Mit 8‘928 Notfall-Patientinnen und -Patienten war der April 2022 der intensivste Monat des Jahres, gefolgt vom Dezember mit 8‘640 Patienten. Ein Rekordaufkommen gab es am 26. Dezember 2022, als insgesamt 355 Personen an einem Tag den Notfall aufsuchten. Auch am 25.12.2022., 27.12.2022 sowie am 02.01.2023 wurde die 300-Personen-Marke übertroffen.
Grund für das hohe Patientenaufkommen über die Festtage war zum einen der Umstand, dass zahlreiche Hausarztpraxen geschlossen waren. Zum anderen überlappen sich derzeit die Corona-, die RSV- sowie die Influenzawelle. Bei den Krankheitsbildern dominieren sowohl bei den Kindern als auch bei den Erwachsenen Atemwegsinfektionen.

= Vorliegende Datensätze =
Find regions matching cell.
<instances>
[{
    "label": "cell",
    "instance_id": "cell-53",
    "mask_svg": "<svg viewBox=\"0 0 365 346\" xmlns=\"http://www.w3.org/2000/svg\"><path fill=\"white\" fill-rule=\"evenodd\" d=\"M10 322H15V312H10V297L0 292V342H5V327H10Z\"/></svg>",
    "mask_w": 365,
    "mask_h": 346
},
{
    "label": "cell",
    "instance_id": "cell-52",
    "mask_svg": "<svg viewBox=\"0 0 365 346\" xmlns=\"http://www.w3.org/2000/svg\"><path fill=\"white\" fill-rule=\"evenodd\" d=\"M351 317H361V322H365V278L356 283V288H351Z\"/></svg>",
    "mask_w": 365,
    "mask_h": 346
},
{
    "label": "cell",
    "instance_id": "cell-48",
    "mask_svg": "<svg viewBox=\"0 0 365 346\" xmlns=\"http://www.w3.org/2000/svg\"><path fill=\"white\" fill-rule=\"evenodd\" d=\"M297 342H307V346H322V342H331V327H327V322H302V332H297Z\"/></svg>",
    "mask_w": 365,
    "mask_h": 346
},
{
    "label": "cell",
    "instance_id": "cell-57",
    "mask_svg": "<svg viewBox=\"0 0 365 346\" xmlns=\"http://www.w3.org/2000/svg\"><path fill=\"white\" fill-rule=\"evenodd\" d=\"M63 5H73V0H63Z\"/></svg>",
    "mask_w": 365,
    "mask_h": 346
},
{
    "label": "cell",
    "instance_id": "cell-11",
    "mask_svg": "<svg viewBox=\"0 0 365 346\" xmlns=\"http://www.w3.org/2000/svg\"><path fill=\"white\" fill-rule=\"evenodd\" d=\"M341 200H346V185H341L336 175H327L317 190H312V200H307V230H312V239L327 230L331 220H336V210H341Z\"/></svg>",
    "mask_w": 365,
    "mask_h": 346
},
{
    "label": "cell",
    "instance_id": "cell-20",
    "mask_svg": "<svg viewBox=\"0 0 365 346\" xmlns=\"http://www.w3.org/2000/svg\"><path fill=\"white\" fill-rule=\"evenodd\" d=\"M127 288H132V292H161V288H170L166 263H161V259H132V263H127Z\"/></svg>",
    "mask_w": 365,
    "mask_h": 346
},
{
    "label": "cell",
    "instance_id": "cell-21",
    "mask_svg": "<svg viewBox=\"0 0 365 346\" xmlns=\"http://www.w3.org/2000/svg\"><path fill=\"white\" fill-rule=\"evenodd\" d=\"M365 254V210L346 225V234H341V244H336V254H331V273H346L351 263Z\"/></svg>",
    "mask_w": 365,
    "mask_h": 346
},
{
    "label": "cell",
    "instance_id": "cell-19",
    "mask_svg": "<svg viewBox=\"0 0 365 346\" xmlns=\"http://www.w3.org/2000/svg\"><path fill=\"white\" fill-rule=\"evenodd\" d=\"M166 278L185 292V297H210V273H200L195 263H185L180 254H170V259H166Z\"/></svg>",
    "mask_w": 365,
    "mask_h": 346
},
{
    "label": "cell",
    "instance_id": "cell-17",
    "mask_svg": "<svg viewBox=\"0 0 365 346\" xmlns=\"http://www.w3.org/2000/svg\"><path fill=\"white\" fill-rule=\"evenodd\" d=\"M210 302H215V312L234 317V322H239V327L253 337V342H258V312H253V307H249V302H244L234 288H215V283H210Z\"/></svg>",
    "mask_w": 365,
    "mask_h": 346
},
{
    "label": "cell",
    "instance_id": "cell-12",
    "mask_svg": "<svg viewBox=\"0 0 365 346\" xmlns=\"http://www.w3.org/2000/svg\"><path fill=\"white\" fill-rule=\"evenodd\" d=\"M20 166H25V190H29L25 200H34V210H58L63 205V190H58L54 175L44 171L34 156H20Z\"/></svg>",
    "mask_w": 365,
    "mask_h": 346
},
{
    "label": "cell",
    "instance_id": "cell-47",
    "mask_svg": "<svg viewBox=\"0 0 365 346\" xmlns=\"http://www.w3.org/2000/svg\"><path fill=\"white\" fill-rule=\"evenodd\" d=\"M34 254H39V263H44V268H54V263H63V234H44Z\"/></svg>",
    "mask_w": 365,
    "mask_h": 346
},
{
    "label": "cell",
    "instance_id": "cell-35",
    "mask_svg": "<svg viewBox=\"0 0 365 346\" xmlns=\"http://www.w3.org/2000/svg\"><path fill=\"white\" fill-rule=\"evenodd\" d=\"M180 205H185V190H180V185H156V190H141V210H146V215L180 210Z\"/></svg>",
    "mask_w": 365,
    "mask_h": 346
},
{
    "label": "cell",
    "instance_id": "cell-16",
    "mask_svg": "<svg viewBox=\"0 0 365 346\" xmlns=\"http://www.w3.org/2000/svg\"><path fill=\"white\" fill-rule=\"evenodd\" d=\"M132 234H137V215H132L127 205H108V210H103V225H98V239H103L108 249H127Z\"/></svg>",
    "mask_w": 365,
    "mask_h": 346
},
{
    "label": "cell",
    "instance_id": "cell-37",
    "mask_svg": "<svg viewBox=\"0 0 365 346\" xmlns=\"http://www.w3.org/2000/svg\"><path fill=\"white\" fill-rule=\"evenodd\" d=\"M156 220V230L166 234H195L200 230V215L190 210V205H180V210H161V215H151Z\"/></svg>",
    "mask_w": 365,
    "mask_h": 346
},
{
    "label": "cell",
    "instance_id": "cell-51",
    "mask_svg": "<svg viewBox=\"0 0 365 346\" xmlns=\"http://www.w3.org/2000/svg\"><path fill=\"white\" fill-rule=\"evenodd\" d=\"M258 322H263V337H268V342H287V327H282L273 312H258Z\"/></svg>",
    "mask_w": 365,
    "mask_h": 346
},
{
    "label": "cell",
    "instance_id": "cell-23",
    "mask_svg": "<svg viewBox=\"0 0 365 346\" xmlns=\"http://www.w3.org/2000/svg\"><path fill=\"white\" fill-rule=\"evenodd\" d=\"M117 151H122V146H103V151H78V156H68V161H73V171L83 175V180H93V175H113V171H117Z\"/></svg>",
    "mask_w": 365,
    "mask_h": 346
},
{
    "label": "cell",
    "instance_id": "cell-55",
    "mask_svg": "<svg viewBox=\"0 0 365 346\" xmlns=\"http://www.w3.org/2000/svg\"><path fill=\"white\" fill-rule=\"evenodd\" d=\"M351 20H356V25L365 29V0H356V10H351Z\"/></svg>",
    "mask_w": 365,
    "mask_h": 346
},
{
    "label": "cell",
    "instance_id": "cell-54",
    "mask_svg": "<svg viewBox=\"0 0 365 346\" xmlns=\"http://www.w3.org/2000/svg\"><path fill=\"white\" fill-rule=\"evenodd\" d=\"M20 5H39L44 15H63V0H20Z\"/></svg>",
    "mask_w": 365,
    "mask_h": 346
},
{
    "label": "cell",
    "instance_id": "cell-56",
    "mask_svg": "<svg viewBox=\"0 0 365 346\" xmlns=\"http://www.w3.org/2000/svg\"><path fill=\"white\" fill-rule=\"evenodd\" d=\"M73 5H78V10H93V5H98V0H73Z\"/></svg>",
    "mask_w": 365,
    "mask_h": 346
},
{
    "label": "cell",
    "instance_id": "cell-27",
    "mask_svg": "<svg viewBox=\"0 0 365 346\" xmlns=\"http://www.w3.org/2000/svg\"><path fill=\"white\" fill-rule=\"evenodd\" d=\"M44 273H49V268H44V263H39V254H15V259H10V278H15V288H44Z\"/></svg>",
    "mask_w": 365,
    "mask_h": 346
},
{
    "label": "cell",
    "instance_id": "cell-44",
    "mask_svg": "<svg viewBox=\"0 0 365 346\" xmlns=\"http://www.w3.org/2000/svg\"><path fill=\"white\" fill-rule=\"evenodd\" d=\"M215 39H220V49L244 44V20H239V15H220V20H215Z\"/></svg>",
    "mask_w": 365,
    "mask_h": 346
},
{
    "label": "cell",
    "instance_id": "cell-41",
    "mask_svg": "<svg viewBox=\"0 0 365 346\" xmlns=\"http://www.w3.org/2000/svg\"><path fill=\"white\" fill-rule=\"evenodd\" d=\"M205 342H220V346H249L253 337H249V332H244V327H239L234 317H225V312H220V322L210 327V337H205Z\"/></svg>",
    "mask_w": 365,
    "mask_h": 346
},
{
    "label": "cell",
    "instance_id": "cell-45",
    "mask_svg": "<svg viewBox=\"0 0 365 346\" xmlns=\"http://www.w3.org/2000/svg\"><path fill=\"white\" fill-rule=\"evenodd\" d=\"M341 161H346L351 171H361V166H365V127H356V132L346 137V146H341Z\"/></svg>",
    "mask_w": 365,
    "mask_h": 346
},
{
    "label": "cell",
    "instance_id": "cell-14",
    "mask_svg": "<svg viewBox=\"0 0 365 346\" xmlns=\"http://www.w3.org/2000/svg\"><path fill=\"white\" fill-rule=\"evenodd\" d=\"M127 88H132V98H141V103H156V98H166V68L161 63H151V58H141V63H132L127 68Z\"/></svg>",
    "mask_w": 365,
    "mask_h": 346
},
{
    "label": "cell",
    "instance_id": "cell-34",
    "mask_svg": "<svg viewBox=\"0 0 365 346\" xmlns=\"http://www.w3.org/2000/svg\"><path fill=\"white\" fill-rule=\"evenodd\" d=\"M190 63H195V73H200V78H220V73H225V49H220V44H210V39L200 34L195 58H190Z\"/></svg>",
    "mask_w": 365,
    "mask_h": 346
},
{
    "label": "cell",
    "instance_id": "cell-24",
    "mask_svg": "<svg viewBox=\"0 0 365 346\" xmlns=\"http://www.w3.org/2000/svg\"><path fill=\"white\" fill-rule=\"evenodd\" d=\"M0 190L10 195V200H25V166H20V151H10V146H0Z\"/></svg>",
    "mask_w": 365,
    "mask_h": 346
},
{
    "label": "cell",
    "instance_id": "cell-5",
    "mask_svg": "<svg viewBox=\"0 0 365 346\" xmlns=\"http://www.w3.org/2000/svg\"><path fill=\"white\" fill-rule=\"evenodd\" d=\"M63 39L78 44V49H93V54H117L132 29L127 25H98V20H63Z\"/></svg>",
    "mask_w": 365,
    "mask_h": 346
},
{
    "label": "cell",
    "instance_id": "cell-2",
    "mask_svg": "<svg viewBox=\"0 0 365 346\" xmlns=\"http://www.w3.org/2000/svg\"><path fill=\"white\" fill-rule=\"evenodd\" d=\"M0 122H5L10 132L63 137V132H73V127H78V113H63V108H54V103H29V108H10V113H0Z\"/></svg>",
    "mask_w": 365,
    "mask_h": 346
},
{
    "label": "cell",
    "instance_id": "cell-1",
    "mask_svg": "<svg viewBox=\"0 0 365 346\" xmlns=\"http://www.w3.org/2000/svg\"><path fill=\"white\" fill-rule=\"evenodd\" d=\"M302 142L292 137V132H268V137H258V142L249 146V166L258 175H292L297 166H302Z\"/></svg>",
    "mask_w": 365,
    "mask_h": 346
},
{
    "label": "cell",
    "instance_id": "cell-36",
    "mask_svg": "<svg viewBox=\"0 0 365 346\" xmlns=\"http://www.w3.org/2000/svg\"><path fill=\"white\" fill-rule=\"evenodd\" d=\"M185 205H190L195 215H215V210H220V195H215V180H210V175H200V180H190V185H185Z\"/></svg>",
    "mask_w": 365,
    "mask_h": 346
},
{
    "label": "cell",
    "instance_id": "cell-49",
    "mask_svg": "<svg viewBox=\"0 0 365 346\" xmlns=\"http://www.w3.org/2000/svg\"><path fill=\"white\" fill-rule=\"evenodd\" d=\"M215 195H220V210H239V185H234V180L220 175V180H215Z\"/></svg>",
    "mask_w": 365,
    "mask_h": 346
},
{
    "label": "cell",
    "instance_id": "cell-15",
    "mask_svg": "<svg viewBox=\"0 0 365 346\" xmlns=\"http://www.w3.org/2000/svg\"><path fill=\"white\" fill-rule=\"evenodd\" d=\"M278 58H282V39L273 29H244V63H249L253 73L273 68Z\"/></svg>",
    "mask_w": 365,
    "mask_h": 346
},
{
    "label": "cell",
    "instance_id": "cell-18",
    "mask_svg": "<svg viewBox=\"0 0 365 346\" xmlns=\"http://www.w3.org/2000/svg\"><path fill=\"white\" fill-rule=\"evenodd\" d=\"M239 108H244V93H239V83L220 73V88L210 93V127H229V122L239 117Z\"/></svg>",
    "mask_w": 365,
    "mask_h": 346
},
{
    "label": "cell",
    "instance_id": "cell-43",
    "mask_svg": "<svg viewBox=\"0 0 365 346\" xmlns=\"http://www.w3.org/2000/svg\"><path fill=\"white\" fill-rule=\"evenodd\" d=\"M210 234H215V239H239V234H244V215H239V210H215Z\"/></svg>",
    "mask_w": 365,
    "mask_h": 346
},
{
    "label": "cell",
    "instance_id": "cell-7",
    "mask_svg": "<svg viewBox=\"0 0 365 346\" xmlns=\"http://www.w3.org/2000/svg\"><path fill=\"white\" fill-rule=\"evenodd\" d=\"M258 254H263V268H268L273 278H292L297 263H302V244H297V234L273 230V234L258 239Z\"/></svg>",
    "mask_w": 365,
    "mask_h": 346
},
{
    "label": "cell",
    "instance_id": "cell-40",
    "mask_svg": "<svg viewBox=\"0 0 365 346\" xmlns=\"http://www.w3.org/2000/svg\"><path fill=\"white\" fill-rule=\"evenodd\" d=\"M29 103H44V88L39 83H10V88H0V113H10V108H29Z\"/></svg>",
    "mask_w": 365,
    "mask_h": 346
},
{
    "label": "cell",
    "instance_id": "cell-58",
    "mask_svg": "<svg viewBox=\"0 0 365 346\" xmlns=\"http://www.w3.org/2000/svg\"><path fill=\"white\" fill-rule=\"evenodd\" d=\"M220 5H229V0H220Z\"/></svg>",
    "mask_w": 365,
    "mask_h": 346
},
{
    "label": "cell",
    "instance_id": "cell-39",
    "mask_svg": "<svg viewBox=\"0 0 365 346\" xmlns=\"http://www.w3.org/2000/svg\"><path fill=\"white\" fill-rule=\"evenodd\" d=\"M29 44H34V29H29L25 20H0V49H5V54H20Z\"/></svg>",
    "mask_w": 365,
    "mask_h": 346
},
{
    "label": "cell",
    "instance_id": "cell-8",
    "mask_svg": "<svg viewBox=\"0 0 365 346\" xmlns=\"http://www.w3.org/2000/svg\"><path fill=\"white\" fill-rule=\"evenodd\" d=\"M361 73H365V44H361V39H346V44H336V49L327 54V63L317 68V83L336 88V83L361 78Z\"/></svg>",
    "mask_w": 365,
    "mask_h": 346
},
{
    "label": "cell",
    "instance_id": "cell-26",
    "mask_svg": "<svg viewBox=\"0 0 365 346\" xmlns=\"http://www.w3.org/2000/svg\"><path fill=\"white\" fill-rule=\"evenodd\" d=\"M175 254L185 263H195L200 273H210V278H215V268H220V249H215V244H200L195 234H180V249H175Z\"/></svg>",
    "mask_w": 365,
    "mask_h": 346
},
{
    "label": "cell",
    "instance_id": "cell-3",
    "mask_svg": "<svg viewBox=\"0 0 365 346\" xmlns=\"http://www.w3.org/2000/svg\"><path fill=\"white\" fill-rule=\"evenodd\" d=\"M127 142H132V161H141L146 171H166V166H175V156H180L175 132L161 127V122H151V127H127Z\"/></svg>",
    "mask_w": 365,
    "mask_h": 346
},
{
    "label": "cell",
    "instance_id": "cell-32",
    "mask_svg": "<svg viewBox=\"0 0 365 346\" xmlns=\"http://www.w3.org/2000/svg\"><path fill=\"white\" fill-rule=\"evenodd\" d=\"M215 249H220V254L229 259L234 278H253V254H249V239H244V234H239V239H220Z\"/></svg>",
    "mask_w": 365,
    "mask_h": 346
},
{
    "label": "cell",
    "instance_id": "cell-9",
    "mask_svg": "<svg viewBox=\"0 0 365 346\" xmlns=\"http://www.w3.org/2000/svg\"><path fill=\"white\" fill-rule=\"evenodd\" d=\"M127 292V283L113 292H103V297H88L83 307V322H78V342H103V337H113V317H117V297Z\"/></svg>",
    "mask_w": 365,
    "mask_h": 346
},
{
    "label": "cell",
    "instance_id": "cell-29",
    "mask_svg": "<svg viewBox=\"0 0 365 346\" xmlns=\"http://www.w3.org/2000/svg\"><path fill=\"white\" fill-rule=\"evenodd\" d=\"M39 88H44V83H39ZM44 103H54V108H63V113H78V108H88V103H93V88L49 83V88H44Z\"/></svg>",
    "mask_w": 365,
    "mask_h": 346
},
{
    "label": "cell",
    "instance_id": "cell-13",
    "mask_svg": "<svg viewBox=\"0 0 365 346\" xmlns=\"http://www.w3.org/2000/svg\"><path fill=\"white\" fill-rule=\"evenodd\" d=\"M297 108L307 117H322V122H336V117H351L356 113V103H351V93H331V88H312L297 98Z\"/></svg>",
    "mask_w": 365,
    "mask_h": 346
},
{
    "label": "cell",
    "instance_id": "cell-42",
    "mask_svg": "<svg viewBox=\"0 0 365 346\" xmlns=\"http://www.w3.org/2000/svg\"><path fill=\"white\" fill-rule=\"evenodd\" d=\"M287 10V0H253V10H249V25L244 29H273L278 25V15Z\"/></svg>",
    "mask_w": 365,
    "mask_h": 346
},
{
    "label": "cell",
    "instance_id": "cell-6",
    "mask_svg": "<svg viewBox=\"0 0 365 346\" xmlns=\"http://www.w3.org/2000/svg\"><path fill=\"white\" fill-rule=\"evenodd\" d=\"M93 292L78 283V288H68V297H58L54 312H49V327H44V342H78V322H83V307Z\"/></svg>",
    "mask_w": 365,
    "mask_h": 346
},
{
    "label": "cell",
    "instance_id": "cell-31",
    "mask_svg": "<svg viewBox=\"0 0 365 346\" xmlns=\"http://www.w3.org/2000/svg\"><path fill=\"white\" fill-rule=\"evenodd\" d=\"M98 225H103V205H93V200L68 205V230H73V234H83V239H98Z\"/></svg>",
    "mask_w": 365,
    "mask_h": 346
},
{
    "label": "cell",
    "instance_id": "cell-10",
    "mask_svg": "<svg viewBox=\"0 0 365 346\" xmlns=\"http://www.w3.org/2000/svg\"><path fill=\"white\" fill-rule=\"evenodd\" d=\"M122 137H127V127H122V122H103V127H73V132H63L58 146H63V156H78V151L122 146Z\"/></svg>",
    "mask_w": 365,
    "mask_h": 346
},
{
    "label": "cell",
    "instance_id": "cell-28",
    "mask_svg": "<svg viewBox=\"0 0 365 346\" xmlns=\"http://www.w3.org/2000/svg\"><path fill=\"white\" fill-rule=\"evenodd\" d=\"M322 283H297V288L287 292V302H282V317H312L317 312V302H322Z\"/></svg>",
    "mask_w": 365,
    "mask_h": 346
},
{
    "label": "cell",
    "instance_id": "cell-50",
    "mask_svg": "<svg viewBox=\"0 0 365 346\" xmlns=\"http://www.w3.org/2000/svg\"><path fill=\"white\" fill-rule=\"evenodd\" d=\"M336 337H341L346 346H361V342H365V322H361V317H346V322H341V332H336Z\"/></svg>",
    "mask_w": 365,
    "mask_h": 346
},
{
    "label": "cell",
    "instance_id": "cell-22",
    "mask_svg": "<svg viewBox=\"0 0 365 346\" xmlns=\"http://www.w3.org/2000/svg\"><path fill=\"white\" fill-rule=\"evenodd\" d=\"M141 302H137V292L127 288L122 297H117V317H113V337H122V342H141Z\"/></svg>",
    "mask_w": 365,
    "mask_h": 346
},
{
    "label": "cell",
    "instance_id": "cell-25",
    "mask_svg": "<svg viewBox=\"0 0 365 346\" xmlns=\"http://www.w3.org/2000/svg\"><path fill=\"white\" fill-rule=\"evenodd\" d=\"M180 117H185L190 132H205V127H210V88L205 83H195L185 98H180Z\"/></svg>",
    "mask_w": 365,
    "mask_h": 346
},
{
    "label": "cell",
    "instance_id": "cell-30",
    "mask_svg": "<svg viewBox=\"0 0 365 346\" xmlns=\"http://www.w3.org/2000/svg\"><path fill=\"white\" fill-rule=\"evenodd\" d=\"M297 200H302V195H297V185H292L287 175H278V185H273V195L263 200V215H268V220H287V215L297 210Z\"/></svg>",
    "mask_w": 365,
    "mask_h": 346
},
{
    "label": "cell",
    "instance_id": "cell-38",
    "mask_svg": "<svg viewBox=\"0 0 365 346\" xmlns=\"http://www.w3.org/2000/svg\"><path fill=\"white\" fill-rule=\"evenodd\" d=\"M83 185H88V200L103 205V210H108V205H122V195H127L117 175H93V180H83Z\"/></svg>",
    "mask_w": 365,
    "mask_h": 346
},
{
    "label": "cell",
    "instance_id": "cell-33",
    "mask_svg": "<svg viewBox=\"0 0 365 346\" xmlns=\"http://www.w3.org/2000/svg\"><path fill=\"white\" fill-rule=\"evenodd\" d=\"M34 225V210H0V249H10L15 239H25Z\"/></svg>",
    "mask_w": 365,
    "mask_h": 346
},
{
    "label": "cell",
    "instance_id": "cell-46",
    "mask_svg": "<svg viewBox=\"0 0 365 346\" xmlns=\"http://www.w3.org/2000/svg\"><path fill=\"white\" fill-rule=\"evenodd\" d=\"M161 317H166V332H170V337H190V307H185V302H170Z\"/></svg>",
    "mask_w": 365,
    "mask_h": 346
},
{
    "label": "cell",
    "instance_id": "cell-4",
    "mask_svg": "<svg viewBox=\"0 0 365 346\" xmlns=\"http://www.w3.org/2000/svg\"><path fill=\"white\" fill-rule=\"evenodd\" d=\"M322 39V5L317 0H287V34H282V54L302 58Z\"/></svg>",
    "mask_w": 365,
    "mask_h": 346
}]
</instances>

= Aufgaben =
**1.** Prüfen Sie, ob die folgenden Aussagen mit dem Text über das Notfallaufkommen übereinstimmen. Antworten Sie jeweils mit Ja oder Nein und belegen Sie das mit den entscheidenden Worten des Textes. (a) Der April 2022 war der intensivste Monat des Jahres. (b) Am 26. Dezember 2022 suchten 300 Personen den Notfall auf. (c) Bei den Kindern dominieren Magen-Darm-Erkrankungen.
**2.** Geben Sie den Abschnitt aus dem Text über das Notfallaufkommen wieder, beginnend bei „Mit 8‘928 Notfall-Patientinnen“ und endend bei „die 300-Personen-Marke übertroffen.“. Ersetzen Sie darin „Dezember“ durch „Januar“.

= Erwartete Lösungen =
**1.**
(a) Ja: „war der April 2022 der intensivste Monat des Jahres“
(b) Nein: „als insgesamt 355 Personen an einem Tag den Notfall aufsuchten“
(c) Nein: „Bei den Krankheitsbildern dominieren sowohl bei den Kindern als auch bei den Erwachsenen Atemwegsinfektionen.“

**2.**
Mit 8‘928 Notfall-Patientinnen und -Patienten war der April 2022 der intensivste Monat des Jahres, gefolgt vom Januar mit 8‘640 Patienten. Ein Rekordaufkommen gab es am 26. Januar 2022, als insgesamt 355 Personen an einem Tag den Notfall aufsuchten. Auch am 25.12.2022., 27.12.2022 sowie am 02.01.2023 wurde die 300-Personen-Marke übertroffen.